L’ensemble laisse un sentiment d’inachevé qui atteint une dimension macabre dans le clip officiel de Now and Then, où l’on met en scène un John Lennon en train de cumuler les pitreries d’outre-tombe, comme s’il n’était qu’un fou du roi. Lui, le chef de la bande, devait le sentir quand il a écrit sa chanson “God” en 1970: “I don’t believe in Beatles, dream is over”. Je ne crois pas dans les Beatles, le rêve est fini.
Bien d’accord avec cet édito. Le clip est grotesque et pathétique. On a du mal à comprendre comment les deux Beatles encore vivant ont pu se prêter à cette bouffonnerie…
Suis-je d’accord? Je n’arrive sincèrement pas à me décider.
Simplement parce qu’il m’est difficile d’être objectif quand il s’agit des Beatles. Car une chose est sûre: entendre cette voix, retravaillée ou pas, me donne des frissons (d’ailleurs, qui parmi les chanteurs vivants ne fait pas retravailler sa voix? Certainement pas Mike Jagger). Et peut-être que c’est tout ce qui compte… l’émotion que ça procure, peu importe la manière.

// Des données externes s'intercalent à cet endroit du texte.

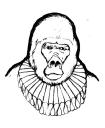 Salty Shakespeare, LLC logo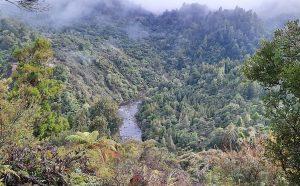 North Island NZ Backcountry Fishing River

Après, il y a un point que je trouve discutable – pourquoi créditer les Beatles de ce morceau? Il a été écrit par John, lorsque les Beatles n’étaient plus. Ca devrait être un morceau signé John Lennon. Figurant sur son best of, en tant qu’artiste solo. Du reste, le morceau sonne bien plus comme du Lennon que du Beatles.

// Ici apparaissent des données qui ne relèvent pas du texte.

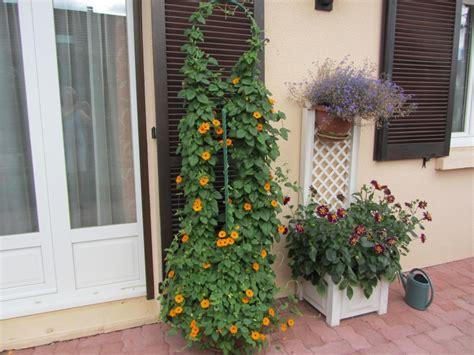 Plante Grimpante Pousse Rapide by Plante Grimpante Rapide Maison Design Apsip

Une chose est certaine, même si pour Now and Then on ne dit pas non car ça reste du John, j’espère que cela ne deviendra pas une nouvelle tendance. Allons-nous entendre des morceaux inédits de Johnny Cash? Elvis? Bethov? Pire encore, pourrons nous les voir en concert en hologrammes? J’espère pas, mais malheureusement c’est pas exclu.
J’ai été parmi les adoratrices des Beatles et cet épisode m’a laissée perplexe. Laissons les morts en paix.